Spanish Property is the time right to buy

Chronic oversupply and a weak economy mean that Spanish vendors are offering some great incentives to buyers. Is now the time to strike when there is blood running in the streets?

Desperate times call for desperate measures, and for parts of the Spanish property market, despair is almost too weak a word. The past five years have heaped on misery after misery. The credit crunch unmasked catastrophic levels of overbuilding, and then the ongoing euro crisis has kept the Spanish economy under the thumb. Banks and estate agents are slashing prices, to help them offload the glut of unsold properties.
During the height of Spain’s property boom Britons flocked to the country’s coast. They bought holiday and retirement homes, and fulfilled long-held dreams of a place in the sun.

This constant demand inspired builders and developers to keep putting up more houses. A decade-long frenzy saw Spain’s construction industry fuel the nation’s economic boom, before its spectacular collapse when the bubble burst in 2007-08.

But now, with an estimated one million unsold new homes alone amid a weak domestic market, Spain’s authorities are keener than ever to promote it as the place to buy. A glance at any property website offering homes in Spain reveals the great bargains to be had.

At the Desert Springs resort in the Almeria region of southern Spain, a brand new luxury colonial-style town house with two bedrooms set within landscaped gardens, near a championship golf course, is offered for €165,000 Euro less than 50 per cent of the original asking price.

Along the coast in the sought-after San Roque development, a stone’s throw from Gibraltar and Sotogrande on the Costa del Sol, a luxury apartment is offered for only €170,000 (Euro a massive discount of 85 per cent from the €933,913 asking price at its peak in 2008. Banking groups have been forced to write down losses. This has led to a slash in prices, as they attempt to claw back funds. Foreign buyers are finding it hard to resist bargain Spanish property.

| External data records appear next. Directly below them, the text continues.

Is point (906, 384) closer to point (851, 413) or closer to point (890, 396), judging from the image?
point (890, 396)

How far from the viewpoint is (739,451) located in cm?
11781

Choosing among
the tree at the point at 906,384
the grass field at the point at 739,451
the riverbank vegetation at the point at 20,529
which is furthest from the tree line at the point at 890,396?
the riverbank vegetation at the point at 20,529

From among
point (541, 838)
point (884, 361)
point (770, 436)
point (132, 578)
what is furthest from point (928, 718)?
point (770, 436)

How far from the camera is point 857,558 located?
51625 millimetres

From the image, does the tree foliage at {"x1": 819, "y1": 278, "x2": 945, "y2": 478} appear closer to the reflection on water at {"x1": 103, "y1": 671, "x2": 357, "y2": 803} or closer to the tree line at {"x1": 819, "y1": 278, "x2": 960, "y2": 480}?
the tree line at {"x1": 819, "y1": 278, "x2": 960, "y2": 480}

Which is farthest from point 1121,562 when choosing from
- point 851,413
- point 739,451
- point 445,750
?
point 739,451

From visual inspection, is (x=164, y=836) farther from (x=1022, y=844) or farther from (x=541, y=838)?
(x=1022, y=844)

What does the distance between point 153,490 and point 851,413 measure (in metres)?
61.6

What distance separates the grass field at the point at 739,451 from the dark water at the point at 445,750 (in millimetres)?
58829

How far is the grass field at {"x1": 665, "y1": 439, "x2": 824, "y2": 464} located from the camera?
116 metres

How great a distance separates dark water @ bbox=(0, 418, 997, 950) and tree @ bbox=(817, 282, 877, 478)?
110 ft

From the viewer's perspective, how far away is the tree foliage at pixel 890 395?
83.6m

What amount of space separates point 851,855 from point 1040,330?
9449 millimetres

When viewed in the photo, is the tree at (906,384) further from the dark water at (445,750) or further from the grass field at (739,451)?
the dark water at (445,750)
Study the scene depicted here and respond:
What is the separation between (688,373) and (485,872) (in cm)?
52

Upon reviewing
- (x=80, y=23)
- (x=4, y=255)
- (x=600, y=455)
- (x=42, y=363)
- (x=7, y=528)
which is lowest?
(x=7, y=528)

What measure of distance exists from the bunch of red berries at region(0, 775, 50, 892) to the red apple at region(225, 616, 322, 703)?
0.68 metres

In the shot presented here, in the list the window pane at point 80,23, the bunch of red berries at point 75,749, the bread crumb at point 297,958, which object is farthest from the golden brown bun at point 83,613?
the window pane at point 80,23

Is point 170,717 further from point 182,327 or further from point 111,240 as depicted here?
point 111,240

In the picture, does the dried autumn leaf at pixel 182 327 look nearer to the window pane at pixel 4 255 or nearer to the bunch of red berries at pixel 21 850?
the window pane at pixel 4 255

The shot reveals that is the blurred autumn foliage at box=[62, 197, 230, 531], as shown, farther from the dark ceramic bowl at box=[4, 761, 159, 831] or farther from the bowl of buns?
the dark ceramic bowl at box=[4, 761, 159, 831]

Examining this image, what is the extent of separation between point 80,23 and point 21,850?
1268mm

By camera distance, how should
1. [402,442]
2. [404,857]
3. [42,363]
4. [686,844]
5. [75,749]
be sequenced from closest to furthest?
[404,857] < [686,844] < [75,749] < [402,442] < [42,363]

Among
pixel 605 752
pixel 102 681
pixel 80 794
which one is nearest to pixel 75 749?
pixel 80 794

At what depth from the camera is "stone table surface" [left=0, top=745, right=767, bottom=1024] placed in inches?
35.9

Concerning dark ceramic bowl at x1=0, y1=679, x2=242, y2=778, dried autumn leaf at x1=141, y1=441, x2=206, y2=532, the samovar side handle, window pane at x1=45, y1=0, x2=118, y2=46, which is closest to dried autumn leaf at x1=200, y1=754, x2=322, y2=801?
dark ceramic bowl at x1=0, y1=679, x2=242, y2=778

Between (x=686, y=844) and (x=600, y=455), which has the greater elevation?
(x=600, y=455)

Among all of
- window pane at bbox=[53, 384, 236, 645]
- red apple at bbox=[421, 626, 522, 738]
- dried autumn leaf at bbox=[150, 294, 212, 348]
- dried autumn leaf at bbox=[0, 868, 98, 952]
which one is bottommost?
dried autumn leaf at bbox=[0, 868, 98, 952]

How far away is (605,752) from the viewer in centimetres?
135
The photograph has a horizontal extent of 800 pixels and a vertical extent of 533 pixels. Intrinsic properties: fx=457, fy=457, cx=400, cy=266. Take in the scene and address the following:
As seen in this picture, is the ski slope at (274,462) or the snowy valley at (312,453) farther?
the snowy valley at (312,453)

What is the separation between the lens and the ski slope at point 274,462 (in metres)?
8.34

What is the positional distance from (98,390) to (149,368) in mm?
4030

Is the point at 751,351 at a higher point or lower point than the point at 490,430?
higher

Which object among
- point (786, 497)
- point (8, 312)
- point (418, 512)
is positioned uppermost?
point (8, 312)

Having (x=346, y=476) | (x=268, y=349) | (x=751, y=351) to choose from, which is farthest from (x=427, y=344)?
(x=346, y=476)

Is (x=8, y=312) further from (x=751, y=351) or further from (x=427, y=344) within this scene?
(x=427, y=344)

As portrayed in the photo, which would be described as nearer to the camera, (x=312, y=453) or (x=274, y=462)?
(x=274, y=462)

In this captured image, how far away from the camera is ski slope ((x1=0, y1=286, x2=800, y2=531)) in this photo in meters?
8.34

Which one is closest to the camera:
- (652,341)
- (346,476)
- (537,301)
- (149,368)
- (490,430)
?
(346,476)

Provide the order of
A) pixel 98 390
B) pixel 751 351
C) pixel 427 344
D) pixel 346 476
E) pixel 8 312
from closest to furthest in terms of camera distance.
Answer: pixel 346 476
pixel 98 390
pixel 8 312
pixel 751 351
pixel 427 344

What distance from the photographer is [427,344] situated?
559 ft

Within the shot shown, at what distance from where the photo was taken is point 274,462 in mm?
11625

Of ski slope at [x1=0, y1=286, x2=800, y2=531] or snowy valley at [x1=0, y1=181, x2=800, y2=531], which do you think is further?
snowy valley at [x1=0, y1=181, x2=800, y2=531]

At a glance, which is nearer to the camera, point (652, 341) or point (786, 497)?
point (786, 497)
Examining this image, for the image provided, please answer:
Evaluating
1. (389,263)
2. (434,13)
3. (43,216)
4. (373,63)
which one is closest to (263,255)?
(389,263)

Most foreign buyers of overseas property borrow against their home country home if they need to raise money, and then spend the cash abroad. But it is still possible to get a local mortgage in Spain and some banks are offering attractive deals with the sales. In most cases borrowers can borrow up to 70 per cent of the value of the property from 3.2 per cent. But experts say that it is the nature of the market itself that has made Spain a much safer place to buy than ever before. But above all, with the bargains to be had, it’s a buyers’ market. A buyer today is in a much better position than those who bought in the boom. Prices have dropped 50 per cent in some areas.

Olive groves, sunshine, hot tapas, cold wine: Spain’s charms will outlast this economic crisis, and many to come. These prices, on the other hand, may not.
“The way to make money is to buy when blood is running in the streets.” John D. Rockefeller.